Tuesday, April 16, 2013

JACKIE The Fishing Dog




When I was a boy in Fish Hoek, just outside Cape Town, all the fish were caught by tanned old men who used rowing boats to take their nets out in a huge half circle off the beach.  One of their number would perch high on the hillside, waiting to spot a shoal coming into the bay, whilst the rest lounged on the beach, smoking and chatting in the shade of their craft. Wrinkled and grizzled, their faces reflected the rich mix of races resulting from the centuries when the Cape of Storms occupied a prime position as the staging post between the Spice Islands and Europe. A shrill whistle would be the signal for the action to begin and would bring the kids from all around to watch. The heavy boats would be launched and rowed through the breakers, paying out rope and net as they closed in on the fish, guided like kelpies at sheep trials by the whistles from the man on the hill.

Watching from the beach, we would see them turn and know that the fun was to begin. Surfing in on the waves, the man at the stern still frantically paying out the nets, they would beach the boats, leap into the water and begin to haul on the lines. Some of the older and bolder kids would attach themselves to the end of a rope to give the straining men a hand. The rest of us would be trying to spot the size of the catch as the nets swept in. Silver would start to show as they got closer, the mass of mackerel and mullet struggling and jumping in an effort to escape their fate. If the catch was really big, you could try and grab escaping fish as the school was hauled up onto the beach. But you had to be quick and there had to be a lot of fish if you wanted to avoid the horny hand of an irate fisherman.

But then came the day of the mammoth catch. Years later the old boys would recall, with ever increasing inaccuracy, how many fish were hauled in that day. They said that there had never been a day like it before, or since. Certainly for those of us on the beach it was a marvellous time.

We could tell from the air of excitement and the exclamations of the men on the ropes that something special was happening. As the nets came closer we began to understand the growing stir. There were fish everywhere. We could see nothing but silver. Some were trying to escape from the encircling trap, swimming in a panic towards the beach. The kids starting diving on the fish, trying to catch them, grabbing their shirts and using them as makeshift traps. Then the adults joined in, as the word spread throughout the village. The numbers of fish were growing all the time. I was in with the best of them. I caught a couple and took them up to the beach before pounding back into the boiling waves. As I did so, the nets burst. Fish streamed past me as I stood, up to my waist in the waves, desperately trying to grab them.

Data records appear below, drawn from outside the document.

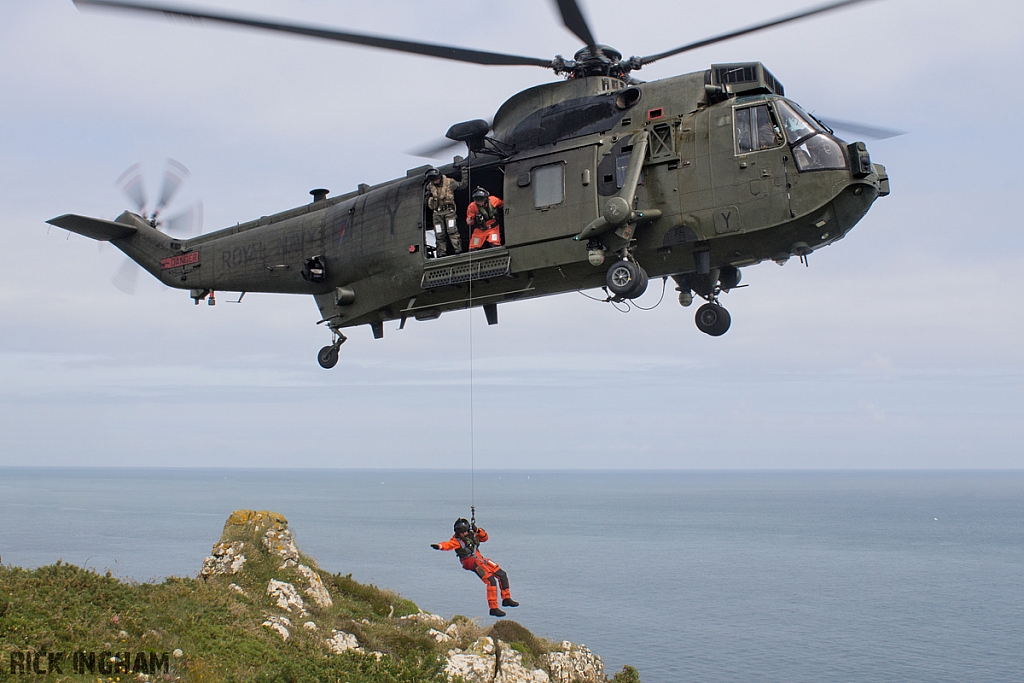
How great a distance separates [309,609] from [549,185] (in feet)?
47.8

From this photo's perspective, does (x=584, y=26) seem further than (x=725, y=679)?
No

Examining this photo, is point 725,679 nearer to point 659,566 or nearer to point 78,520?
point 659,566

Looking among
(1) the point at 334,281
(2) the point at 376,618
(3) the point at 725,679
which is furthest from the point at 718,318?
(3) the point at 725,679

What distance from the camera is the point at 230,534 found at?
82.5 feet

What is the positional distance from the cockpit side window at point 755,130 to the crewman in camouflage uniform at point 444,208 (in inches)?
210

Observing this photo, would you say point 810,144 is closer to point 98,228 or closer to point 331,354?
point 331,354

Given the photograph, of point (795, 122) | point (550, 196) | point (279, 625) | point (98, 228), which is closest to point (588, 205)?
point (550, 196)

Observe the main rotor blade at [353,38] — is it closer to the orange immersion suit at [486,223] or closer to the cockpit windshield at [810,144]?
the orange immersion suit at [486,223]

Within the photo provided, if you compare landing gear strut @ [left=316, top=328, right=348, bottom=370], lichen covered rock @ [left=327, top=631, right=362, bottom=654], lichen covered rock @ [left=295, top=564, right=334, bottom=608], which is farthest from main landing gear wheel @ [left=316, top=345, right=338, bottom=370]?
lichen covered rock @ [left=295, top=564, right=334, bottom=608]

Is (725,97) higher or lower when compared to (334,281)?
higher

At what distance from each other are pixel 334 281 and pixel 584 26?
7715 mm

The fishermen still keeping at their work in the midst of the pandemonium slackened off on the one end of the line and frantically hauled on the other until the damaged net was on the shore. This spilled even more fish into the shallows. There were so many fish and people about by now that I just sat on the shore watching the show. My dog Jackie was with me. I thought for years that he was a husky - I had been reading a lot of Jack London when I got him - and I suppose if miniature huskies are ever bred, they  might look like him with his shaggy pelt and his tail curled over flat on his back. It had not always done this. He got it caught in a slamming door one day and broke it badly. We all howled in sympathy as he ran, whimpering, to my mother for comfort.

He had been guarding my towel until I had grabbed it to carry my catch and now he was off to join in the melee. His first trophy was a mackerel which had been killed in the crush and which was floating limply at the waters edge. He brought it to me, pausing only for a quick pat before dashing back to the sea. I watched him bounding about, snapping at the elusive prey and suddenly he had one! A fat mullet, slower than the rest. Grinning from ear to ear, Jackie trotted up the beach and laid it at my feet and watched it flip and flop in the sand.

I never forgot that day and neither did he. Show him any patch of water bigger than a bird bath and he would wade it for hours, searching fruitlessly for another prize. Occasionally in the rock pools a frightened tiddler would dash from one hiding place to another. Jackie would make a grab, but he never landed another one.

I feel like Jackie sometimes, when I am down. I feel that I am searching for something I once had. I am not sure whether I am looking in the right place or whether it is just a memory that I am hoping will return. Maybe I am like all old men.